● **To do**
Each line containing the string "Hotel" should be copied out of the entries.

((

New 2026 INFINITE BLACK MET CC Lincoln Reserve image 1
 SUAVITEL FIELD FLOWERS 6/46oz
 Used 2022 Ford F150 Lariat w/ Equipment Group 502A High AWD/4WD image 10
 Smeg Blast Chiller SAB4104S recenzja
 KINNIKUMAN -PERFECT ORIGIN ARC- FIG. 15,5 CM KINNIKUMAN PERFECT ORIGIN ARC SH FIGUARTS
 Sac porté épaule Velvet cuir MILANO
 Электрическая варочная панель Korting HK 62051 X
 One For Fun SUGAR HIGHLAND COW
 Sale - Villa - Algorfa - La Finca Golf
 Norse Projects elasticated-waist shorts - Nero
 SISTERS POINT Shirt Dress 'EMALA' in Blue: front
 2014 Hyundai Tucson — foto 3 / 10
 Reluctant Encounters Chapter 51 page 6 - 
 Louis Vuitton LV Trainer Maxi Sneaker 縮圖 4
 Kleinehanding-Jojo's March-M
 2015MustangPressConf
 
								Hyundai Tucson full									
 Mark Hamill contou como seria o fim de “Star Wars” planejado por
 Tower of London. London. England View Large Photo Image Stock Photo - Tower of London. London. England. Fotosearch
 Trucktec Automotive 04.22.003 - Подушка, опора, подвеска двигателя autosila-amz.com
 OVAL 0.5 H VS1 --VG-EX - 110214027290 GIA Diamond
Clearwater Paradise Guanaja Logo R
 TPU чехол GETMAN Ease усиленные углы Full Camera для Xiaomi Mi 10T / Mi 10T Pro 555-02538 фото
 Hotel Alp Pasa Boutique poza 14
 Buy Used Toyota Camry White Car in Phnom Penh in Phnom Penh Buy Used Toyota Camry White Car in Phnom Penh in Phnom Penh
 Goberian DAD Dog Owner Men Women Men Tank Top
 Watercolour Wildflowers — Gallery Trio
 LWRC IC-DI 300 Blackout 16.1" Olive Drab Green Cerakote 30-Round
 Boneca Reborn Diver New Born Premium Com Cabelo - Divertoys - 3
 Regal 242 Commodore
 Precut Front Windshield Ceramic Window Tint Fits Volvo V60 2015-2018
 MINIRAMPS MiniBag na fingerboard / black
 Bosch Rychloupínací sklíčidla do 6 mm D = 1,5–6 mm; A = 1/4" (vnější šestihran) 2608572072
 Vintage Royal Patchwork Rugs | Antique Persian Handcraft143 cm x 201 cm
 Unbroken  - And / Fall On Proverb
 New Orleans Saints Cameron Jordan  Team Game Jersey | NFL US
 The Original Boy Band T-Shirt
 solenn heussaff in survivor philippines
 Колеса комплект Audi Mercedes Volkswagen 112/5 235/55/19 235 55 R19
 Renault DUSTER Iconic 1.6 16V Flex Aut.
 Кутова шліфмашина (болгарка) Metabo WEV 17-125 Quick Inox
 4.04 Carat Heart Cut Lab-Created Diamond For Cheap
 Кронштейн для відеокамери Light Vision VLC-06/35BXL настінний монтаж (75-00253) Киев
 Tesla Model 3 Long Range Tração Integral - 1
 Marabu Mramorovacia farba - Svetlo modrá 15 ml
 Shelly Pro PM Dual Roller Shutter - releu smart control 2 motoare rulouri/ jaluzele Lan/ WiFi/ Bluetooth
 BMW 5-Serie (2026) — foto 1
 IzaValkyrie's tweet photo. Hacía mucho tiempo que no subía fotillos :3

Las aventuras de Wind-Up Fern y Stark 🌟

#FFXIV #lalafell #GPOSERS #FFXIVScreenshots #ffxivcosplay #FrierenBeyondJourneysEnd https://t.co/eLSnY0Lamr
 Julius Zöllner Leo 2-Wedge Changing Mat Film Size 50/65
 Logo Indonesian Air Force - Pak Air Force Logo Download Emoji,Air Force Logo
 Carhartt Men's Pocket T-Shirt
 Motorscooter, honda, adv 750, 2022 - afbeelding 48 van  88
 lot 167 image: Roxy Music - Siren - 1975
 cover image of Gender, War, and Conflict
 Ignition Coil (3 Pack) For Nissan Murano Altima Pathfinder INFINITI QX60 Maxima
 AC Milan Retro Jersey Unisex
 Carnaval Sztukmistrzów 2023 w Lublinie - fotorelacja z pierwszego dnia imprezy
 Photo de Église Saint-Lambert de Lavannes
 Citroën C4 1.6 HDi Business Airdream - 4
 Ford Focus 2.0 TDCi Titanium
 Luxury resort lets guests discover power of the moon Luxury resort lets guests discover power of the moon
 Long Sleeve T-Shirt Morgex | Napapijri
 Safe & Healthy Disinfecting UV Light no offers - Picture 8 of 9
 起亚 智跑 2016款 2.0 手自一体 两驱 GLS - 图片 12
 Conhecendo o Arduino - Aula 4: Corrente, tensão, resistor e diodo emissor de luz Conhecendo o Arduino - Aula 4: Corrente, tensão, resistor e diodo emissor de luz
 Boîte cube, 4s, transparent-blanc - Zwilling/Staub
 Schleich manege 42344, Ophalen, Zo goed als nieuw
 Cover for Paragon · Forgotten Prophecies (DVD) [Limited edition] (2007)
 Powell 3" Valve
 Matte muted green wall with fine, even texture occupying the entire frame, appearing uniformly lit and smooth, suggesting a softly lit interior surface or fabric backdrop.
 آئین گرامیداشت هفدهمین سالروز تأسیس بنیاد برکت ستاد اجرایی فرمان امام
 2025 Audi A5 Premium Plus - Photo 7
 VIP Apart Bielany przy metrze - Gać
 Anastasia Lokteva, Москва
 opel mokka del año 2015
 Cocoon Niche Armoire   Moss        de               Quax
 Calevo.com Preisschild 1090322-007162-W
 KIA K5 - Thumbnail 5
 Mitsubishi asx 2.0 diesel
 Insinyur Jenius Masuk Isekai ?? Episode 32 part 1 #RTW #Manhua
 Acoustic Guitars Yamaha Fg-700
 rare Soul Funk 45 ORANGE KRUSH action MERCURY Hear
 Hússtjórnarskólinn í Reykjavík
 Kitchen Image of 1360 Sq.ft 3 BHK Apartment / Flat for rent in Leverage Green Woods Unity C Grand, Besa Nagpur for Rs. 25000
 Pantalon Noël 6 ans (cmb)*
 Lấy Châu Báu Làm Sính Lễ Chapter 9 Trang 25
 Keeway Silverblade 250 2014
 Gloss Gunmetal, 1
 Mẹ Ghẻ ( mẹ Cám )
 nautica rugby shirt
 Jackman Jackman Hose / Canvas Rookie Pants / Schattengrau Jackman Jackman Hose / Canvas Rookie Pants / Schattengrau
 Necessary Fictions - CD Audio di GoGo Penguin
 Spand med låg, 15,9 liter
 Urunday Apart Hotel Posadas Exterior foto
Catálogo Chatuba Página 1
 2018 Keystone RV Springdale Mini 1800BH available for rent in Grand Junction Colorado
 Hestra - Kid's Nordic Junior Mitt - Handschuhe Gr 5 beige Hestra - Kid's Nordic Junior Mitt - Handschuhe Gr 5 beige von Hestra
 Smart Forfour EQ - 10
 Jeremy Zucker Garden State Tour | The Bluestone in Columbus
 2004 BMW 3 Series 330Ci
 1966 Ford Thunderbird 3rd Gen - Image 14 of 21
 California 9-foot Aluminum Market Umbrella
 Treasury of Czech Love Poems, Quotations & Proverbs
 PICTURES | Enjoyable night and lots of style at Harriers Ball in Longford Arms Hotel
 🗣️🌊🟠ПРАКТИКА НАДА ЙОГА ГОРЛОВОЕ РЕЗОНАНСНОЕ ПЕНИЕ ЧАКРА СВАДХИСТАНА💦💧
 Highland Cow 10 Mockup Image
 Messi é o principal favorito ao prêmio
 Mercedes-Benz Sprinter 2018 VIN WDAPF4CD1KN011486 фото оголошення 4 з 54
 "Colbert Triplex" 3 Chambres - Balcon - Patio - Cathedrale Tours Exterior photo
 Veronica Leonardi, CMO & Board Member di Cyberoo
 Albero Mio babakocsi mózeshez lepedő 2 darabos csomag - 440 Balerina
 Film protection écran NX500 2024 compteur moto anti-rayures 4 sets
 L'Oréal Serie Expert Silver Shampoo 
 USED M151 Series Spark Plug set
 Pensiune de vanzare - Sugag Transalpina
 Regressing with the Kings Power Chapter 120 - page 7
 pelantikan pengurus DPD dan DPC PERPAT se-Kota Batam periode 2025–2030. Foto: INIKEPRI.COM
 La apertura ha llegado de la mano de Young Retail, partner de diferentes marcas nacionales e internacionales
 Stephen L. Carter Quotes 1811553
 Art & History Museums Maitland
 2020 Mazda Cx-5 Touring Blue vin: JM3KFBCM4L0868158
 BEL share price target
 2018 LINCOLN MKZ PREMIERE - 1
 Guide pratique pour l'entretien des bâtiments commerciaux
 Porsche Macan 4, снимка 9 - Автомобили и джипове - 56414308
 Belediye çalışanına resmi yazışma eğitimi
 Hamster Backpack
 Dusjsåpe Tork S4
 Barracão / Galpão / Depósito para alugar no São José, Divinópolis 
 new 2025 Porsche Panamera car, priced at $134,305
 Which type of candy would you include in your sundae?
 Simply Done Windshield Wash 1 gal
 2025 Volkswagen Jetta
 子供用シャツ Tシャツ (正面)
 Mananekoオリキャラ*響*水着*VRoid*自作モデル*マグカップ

))

● **Result**
 Hotel Alp Pasa Boutique poza 14
 Urunday Apart Hotel Posadas Exterior foto
 PICTURES | Enjoyable night and lots of style at Harriers Ball in Longford Arms Hotel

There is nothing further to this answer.